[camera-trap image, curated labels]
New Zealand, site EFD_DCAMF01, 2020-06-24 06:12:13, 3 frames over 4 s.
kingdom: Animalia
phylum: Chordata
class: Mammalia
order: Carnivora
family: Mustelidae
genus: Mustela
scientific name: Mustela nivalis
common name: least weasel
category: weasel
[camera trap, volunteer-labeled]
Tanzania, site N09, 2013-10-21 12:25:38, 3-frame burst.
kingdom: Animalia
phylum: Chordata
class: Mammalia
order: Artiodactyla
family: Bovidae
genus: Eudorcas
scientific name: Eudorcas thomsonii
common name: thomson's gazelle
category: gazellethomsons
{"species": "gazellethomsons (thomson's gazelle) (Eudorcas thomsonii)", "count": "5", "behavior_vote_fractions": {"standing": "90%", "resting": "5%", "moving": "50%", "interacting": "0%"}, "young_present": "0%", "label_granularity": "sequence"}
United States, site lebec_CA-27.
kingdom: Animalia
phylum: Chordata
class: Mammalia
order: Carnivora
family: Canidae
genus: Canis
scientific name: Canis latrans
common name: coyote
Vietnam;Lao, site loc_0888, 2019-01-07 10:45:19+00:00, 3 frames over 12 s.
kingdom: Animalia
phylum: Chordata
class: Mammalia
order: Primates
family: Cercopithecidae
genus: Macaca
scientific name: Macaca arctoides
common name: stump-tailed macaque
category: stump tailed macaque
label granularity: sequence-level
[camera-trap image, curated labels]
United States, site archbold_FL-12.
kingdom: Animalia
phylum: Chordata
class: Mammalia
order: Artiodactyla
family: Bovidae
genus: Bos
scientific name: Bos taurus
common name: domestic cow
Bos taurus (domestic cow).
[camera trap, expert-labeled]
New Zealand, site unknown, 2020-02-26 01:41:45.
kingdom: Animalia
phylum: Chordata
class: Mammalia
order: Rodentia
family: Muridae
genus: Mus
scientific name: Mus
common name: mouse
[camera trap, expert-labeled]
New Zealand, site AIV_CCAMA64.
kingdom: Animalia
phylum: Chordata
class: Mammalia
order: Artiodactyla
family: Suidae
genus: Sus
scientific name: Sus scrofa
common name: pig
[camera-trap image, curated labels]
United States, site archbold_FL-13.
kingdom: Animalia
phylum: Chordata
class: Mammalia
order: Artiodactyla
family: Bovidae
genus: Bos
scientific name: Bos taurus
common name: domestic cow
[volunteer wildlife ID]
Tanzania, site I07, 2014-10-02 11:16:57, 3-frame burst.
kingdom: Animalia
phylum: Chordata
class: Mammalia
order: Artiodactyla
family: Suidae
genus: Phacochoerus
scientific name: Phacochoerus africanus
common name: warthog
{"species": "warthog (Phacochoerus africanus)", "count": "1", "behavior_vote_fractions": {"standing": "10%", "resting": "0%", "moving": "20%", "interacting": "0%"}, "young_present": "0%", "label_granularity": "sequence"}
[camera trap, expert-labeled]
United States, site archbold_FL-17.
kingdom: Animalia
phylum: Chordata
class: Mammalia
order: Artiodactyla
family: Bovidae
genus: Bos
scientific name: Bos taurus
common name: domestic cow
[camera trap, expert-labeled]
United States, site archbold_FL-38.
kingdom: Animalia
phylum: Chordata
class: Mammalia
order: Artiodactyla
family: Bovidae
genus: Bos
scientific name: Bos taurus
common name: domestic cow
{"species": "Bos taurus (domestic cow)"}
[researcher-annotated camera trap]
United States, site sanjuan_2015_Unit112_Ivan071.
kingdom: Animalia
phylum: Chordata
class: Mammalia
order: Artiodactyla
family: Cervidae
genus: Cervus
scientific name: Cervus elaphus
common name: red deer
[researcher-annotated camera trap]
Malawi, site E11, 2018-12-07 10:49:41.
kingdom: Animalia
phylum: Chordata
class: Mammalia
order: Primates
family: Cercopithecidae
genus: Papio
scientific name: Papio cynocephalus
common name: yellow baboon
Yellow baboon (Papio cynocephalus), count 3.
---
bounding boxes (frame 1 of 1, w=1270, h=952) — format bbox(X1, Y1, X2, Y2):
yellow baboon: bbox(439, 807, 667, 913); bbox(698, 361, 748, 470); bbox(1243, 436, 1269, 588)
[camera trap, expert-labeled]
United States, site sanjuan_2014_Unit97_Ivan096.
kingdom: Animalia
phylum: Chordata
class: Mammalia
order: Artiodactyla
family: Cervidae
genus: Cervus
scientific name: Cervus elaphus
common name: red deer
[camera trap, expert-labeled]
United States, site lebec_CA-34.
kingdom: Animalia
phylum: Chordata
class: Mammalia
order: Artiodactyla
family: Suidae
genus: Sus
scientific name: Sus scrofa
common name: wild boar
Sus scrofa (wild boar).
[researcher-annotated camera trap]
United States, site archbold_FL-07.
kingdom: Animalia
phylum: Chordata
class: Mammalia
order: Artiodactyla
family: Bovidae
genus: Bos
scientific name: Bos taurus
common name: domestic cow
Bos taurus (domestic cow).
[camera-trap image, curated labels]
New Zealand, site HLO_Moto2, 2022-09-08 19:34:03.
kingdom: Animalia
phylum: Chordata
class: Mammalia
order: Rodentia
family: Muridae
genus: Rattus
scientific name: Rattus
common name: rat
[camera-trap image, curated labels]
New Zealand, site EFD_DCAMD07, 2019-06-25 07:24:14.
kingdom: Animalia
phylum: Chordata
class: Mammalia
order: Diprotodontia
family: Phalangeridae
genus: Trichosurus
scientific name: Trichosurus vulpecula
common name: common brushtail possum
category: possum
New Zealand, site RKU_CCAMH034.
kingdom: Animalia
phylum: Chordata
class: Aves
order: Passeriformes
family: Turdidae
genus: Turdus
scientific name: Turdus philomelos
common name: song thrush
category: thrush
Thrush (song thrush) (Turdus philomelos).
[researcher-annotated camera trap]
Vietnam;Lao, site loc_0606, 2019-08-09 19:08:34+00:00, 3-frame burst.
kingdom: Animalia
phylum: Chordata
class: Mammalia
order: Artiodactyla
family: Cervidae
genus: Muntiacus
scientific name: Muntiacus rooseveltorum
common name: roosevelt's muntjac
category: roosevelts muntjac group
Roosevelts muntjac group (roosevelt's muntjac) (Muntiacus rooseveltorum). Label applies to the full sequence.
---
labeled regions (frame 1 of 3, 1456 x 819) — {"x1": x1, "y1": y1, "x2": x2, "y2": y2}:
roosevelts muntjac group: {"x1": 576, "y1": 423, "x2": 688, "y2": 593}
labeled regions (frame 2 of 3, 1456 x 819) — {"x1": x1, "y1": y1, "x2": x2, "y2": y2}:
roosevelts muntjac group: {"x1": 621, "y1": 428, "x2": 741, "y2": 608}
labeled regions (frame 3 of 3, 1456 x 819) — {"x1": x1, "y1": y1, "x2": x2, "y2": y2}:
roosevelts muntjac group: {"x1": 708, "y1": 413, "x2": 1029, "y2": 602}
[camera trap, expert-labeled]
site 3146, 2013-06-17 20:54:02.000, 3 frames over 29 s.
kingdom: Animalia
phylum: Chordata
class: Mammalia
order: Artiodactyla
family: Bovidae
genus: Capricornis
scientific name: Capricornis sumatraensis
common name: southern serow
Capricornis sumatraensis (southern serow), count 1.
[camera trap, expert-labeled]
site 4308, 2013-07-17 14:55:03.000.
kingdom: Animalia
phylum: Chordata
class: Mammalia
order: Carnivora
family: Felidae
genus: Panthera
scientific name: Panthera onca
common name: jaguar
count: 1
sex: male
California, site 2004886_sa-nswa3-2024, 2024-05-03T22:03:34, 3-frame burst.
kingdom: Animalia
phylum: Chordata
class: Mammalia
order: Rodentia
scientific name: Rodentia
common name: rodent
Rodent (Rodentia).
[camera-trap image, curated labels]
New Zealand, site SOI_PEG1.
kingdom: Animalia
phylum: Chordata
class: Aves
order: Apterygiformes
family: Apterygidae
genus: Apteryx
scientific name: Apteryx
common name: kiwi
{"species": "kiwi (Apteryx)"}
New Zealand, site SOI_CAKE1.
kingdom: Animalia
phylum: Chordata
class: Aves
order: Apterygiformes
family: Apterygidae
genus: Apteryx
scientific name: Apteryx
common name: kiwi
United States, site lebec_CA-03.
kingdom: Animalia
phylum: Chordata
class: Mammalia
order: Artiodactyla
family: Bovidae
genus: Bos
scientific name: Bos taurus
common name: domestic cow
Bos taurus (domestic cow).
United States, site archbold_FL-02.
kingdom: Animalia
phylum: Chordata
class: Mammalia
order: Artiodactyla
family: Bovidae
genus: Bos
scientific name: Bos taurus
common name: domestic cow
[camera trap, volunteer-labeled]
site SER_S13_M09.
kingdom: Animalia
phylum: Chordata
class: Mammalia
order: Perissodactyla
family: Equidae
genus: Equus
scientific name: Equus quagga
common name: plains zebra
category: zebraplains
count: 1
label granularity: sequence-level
***
Work instructions - Within the lines above, find those holding the word "Phacochoerus" and copy them.

Output for this exercise -
genus: Phacochoerus
scientific name: Phacochoerus africanus
{"species": "warthog (Phacochoerus africanus)", "count": "1", "behavior_vote_fractions": {"standing": "10%", "resting": "0%", "moving": "20%", "interacting": "0%"}, "young_present": "0%", "label_granularity": "sequence"}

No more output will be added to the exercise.